Since the Reagan years, free market cliches have passed for sophisticated economic analysis. But in the current crisis, these ideas are falling, one by one, as even conservatives recognize that capitalism is ailing.
You know the talking points: Regulation is the problem and deregulation is the solution. The distribution of income and wealth doesn't matter. Providing incentives for the investors of capital to "grow the pie" is the only policy that counts. Free trade produces well-distributed economic growth, and any dissent from this orthodoxy is "protectionism."
Dionne is not the first, nor will he be the last, to blame capitalism for our current problems. His list of talking points isn't one that any true free market capitalist would produce. No economist that I've read (event the dumb ones) believes that income and wealth distribution don't matter or that providing incentives is the only policy that counts. Dionne's statement about free trade is closer to the parody of free trade presented by those like Dionne who are employed in the media rather than any self respecting economist. Free trade does not produce well distributed economic growth but it does make efficient use of limited resources. It is dissent from common sense and freedom which gets one labeled a protectionist.

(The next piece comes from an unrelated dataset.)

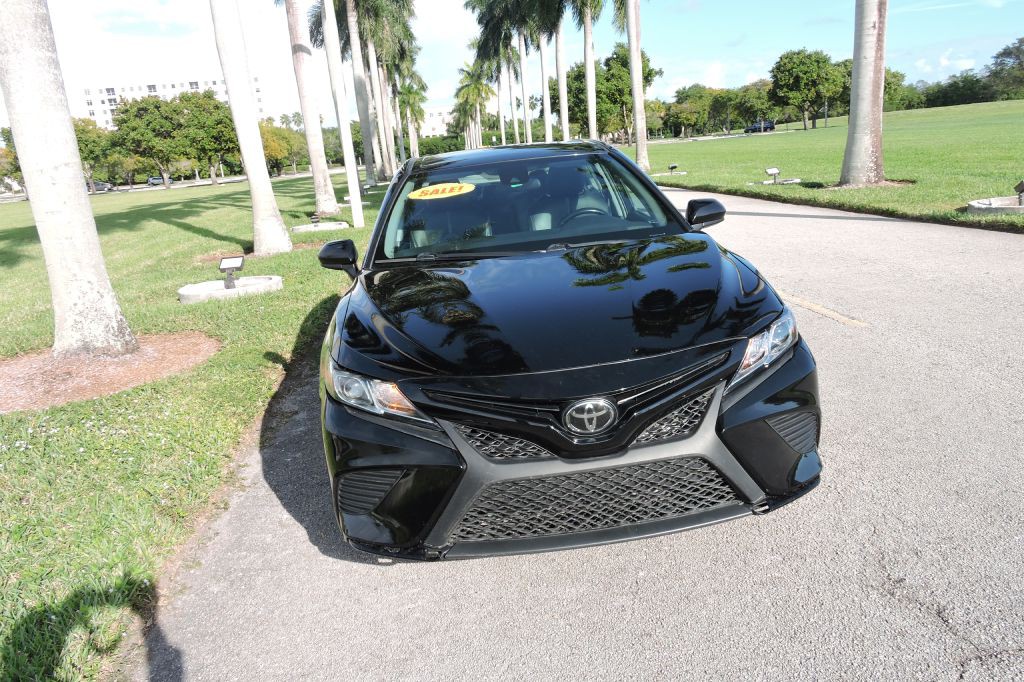 2019 Toyota Camry Image 1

It does seem though that we go through these periods of doubt about capitalism:
This is the third time in 100 years that support for taken-for-granted economic ideas has crumbled. The Great Depression discredited the radical laissez-faire doctrines of the Coolidge era. Stagflation in the 1970s and early '80s undermined New Deal ideas and called forth a rebirth of radical free market notions. What's becoming the Panic of 2008 will mean an end to the latest Capital Rules era.

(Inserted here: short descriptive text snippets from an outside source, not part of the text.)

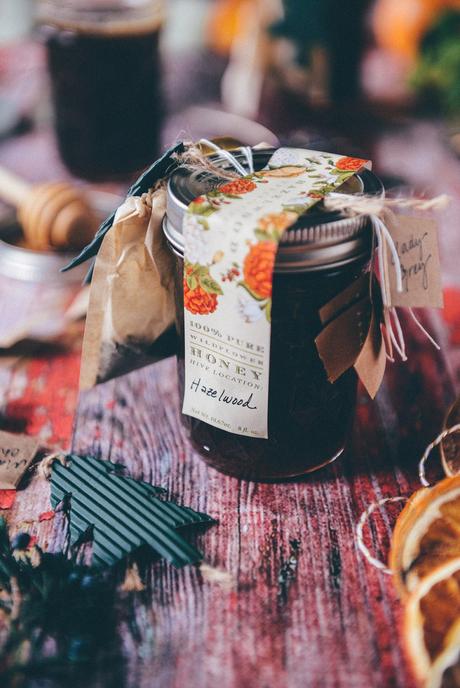 Edible Gift Idea: Local Honey & Winter Tea Sets // www.WithTheGrains.com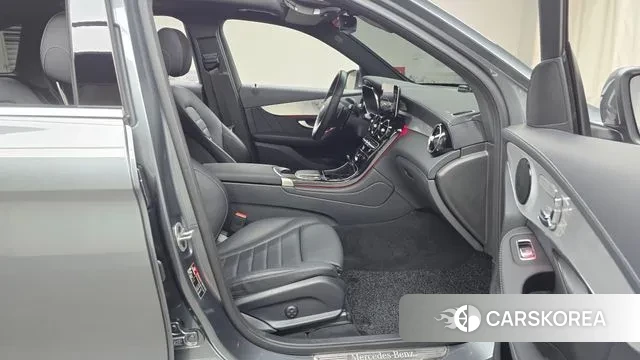 Mercedes-Benz GLC-Class X253 2021 Белый из Кореи, фото 2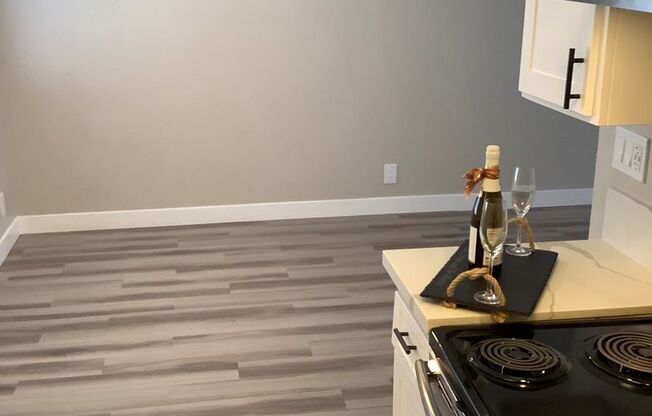 2 beds, 2 baths, 900 sqft, $3,450, Unit 69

Dionne misses the common element of all these periods. They are all preceded by periods of extraordinarily bad monetary policy. Every time the Fed screws up, people start to doubt the benefits of capitalism. That the Fed is not part of a free market, capitalistic system seems to matter little to those who prefer the government making economic decisions rather than individuals. It is ironic and maddening that an institution that represents the failure of monopolistic, centralized government planning could be the cause of so much doubt about the wonders of free market capitalism.
Update: Art Carden at Mises has similar thoughts.